** JOB **
Update the records below by replacing every occurrence of "viewer" with "observer" and changing nothing else. Leave the pictures out of the result.

** INPUT **
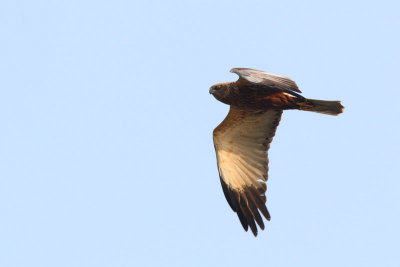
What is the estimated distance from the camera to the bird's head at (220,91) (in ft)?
42.8

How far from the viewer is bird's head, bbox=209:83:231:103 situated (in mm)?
13047

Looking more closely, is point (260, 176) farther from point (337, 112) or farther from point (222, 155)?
point (337, 112)

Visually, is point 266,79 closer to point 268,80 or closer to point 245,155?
point 268,80

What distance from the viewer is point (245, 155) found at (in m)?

** EXERCISE RESULT **
What is the estimated distance from the camera to the bird's head at (220,91) (in ft)?
42.8

How far from the observer is bird's head, bbox=209:83:231:103 situated (in mm)?
13047

Looking more closely, is point (260, 176) farther from point (337, 112) or farther from point (222, 155)?
point (337, 112)

Visually, is point 266,79 closer to point 268,80 or closer to point 245,155?
point 268,80

What distance from the observer is point (245, 155) found at (in m)?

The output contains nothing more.